= Cutting tool material =

Materials used in cutting tools

Cutting tool materials are materials that are used to make cutting tools which are used in machining (drill bits, tool bits, milling cutters, etc.) but not other cutting tools like knives or punches.

Cutting tool materials must be harder than the material of the workpiece, even at high temperatures during the process.

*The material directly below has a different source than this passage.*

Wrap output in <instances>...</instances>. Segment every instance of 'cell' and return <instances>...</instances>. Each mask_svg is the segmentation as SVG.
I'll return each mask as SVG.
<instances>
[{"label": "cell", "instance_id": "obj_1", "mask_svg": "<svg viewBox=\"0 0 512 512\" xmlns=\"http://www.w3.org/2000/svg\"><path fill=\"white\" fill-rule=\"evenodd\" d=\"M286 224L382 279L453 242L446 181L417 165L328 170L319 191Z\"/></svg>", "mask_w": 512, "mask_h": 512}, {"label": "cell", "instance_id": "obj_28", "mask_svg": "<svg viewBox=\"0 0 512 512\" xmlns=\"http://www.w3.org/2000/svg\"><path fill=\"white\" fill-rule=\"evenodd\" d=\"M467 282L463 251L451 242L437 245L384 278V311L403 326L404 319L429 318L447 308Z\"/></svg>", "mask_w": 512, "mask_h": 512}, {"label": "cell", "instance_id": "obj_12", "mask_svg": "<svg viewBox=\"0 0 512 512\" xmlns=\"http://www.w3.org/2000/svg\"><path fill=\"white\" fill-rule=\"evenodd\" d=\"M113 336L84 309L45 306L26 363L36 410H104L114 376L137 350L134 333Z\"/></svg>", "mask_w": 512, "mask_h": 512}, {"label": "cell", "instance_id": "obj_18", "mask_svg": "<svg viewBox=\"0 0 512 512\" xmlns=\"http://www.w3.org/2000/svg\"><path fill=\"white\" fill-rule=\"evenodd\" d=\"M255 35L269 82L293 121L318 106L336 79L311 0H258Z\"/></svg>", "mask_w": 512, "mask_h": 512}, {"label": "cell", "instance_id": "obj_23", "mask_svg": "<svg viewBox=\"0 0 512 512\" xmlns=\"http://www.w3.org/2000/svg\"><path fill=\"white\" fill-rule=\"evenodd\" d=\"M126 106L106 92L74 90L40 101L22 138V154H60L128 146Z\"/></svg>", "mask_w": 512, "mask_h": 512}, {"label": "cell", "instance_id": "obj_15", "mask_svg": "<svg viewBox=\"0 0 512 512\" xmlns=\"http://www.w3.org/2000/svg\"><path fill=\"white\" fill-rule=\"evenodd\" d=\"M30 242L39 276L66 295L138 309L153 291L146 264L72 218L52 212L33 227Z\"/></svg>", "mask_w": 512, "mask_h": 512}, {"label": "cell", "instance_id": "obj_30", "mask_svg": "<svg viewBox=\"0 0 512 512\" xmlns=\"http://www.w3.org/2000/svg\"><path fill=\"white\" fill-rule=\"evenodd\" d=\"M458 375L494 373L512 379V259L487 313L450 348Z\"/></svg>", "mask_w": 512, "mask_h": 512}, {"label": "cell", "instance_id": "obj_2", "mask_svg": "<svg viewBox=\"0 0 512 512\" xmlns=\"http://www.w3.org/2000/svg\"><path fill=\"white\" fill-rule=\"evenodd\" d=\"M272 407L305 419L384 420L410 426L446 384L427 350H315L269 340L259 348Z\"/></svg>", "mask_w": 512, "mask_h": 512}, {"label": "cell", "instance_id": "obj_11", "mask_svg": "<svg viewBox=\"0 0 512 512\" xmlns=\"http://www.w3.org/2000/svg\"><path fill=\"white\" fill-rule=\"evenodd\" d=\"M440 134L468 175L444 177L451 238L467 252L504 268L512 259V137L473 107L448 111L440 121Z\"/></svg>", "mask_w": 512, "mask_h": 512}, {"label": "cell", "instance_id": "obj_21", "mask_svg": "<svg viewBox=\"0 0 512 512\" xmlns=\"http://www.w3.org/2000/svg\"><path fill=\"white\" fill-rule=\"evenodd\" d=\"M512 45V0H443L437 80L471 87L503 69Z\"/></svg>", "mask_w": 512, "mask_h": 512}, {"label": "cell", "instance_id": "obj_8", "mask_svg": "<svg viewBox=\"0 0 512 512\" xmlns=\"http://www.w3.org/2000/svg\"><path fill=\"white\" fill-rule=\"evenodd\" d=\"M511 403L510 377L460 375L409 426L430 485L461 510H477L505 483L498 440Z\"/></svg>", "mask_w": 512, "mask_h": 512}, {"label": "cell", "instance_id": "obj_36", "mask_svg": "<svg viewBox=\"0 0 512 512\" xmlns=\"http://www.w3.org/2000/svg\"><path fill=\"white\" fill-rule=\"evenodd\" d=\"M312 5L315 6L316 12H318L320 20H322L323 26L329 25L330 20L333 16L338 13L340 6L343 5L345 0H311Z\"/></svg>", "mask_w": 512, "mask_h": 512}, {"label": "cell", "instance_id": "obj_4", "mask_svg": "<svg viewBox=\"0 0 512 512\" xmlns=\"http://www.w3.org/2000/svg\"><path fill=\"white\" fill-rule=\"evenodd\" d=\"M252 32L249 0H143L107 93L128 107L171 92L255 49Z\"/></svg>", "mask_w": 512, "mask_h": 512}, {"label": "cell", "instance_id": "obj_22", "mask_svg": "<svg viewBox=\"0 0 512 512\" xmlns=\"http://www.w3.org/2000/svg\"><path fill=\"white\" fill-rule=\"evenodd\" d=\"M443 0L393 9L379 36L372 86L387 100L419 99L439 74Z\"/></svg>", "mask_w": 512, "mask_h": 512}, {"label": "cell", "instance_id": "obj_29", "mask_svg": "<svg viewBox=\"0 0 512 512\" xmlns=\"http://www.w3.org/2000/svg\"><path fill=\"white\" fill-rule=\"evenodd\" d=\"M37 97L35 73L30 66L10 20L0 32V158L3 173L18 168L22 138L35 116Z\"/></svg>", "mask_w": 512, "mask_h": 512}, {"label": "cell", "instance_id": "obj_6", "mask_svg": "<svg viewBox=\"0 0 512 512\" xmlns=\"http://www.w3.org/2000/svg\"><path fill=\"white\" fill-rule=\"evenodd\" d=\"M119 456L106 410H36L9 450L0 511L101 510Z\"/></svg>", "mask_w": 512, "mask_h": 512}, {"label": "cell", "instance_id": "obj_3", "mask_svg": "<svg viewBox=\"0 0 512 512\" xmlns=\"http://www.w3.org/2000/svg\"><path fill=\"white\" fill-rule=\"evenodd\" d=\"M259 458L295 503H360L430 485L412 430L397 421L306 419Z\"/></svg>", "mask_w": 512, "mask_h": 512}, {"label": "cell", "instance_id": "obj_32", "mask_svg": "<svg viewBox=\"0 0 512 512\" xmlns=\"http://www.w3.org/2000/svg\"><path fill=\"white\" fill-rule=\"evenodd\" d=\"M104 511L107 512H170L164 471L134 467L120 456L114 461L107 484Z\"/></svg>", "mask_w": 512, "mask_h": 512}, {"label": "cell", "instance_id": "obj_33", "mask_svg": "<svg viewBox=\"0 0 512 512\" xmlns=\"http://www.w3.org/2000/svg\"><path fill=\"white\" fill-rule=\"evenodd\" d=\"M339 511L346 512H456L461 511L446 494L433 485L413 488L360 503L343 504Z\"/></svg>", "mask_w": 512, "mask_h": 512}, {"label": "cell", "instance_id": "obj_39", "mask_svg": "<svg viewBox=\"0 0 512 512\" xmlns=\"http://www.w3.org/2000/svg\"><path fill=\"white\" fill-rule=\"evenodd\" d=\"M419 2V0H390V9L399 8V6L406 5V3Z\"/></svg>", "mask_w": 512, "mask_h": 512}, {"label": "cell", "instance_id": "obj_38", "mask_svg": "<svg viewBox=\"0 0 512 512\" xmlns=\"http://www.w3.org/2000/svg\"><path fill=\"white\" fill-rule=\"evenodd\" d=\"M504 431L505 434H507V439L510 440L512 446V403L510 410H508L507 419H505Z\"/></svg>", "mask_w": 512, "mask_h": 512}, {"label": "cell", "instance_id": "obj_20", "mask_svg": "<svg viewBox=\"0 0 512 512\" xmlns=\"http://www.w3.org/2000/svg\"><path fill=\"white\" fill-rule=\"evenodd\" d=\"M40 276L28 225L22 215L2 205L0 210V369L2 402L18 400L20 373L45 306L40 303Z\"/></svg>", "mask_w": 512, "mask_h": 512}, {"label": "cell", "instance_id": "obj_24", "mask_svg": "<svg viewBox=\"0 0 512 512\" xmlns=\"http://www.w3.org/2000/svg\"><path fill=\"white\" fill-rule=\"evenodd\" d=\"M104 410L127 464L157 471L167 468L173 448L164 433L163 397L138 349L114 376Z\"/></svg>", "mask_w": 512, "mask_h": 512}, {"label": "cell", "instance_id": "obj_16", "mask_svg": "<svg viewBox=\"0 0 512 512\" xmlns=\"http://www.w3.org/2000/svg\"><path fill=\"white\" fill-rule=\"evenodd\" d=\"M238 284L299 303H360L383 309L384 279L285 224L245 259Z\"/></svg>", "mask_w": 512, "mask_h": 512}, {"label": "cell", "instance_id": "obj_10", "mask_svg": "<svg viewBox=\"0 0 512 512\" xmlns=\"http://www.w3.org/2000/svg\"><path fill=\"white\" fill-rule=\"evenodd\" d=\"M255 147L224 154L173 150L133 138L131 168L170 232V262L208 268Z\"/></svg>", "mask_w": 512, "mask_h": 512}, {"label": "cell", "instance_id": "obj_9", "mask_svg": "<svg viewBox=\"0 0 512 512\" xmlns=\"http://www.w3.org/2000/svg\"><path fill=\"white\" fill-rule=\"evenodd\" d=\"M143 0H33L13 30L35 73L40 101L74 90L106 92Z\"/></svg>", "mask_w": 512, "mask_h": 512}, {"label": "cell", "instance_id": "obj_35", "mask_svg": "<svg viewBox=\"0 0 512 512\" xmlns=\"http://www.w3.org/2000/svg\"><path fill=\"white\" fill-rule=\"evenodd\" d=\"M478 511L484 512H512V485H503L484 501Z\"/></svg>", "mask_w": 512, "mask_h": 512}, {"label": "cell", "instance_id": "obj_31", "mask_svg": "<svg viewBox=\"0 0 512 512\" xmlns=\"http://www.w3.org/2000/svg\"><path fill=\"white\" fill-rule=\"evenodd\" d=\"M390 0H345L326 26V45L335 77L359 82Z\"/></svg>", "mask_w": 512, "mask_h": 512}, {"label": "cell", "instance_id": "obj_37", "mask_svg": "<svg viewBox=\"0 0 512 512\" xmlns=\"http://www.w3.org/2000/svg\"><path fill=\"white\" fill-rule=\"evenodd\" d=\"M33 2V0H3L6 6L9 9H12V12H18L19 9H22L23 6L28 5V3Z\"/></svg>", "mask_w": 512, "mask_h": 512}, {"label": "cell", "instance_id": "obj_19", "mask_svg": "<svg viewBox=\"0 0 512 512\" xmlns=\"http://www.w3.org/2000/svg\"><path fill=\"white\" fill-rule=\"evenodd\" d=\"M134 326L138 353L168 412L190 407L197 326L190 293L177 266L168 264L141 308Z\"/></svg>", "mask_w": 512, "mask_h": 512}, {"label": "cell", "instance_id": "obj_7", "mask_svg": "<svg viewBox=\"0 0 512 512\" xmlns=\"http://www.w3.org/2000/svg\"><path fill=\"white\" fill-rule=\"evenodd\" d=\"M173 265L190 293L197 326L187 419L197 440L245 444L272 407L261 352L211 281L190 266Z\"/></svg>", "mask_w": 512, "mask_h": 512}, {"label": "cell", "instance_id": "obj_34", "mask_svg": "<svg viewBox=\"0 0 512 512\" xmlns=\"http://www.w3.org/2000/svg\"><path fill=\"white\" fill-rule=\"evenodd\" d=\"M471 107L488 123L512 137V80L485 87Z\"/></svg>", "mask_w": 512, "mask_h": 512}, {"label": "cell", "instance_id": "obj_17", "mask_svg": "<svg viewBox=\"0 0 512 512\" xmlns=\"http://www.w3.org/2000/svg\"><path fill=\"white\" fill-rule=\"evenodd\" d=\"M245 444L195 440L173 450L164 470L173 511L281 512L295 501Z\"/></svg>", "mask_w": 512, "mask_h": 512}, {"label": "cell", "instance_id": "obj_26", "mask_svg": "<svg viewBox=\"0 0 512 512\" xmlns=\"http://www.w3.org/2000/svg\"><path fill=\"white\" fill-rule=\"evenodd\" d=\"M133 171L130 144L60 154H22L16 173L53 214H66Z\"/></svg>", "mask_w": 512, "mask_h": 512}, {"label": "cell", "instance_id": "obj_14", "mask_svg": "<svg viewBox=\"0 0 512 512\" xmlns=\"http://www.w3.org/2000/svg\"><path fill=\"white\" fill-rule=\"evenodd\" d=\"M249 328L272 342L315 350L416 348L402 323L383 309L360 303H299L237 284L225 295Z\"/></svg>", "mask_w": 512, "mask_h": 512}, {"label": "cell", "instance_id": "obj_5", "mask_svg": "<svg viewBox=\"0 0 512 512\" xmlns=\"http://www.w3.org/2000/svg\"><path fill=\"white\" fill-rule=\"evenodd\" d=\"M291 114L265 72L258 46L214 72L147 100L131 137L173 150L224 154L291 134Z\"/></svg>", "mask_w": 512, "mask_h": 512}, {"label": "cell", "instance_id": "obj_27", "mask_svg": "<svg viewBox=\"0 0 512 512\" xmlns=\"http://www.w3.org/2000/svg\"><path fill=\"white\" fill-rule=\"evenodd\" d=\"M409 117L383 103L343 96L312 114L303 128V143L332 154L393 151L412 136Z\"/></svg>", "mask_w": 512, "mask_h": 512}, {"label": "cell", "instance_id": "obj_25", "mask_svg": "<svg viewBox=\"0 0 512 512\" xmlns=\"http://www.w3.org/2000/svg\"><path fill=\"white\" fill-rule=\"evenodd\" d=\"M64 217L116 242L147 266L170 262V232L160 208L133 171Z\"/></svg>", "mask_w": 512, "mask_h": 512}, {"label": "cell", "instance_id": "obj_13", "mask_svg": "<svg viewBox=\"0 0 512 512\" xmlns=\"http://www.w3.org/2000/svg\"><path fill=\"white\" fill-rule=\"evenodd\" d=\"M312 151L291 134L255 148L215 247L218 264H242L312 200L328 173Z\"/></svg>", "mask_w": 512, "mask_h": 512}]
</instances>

The following properties are required for cutting tool materials:
- hardness, hot hardness and pressure resistance
- bending strength and toughness
- inner bonding strength
- wear resistance
  - oxidation resistance
  - small propensity for diffusion and adhesion
  - abrasion resistance
  - edge strength

There is no material that shows all of these properties at the same time. Very hard materials, have lower toughness and break more easily. The following cutting tool materials are used:
- Tool steels: They are relatively cheap and tough. Their hardness is sufficient to machine other steels.
  - Carbon tool steels: They lose their hardness at 200 °C
  - High speed steels: They lose their hardness at 600 °C, and are widely used in machining. Due to their ability to retain hardness at higher temperature, higher cutting speeds are possible.
- Cemented carbides: Harder than tool steels, but less tough. Can be used up to 900 °C. There are many sort of cemented carbides like ones made of tungsten carbide and cobalt or cermets.
- Cutting ceramic: They are even harder than cemented carbides but have lower toughness. Aluminium oxide and silicon nitride are used. The latter has higher toughness, but can't be used for machining steel, due to very high wear. Alumina, or aluminum oxide, is also extensively used in the production of cutting tools due to its exceptional hardness and wear resistance. Alumina cutting tools also have high thermal conductivity, which helps dissipate heat generated during cutting, minimizing thermal damage to both the tool and the workpiece. Additionally, alumina's chemical stability ensures that it does not react with materials being cut, preventing contamination and maintaining the purity of the finished product.
- Super hard materials:
  - cubic boron nitride: It is nearly as hard as diamond.
  - diamond: The hardest known material, but can only be used up to 600 °C and can't be used to machine steel.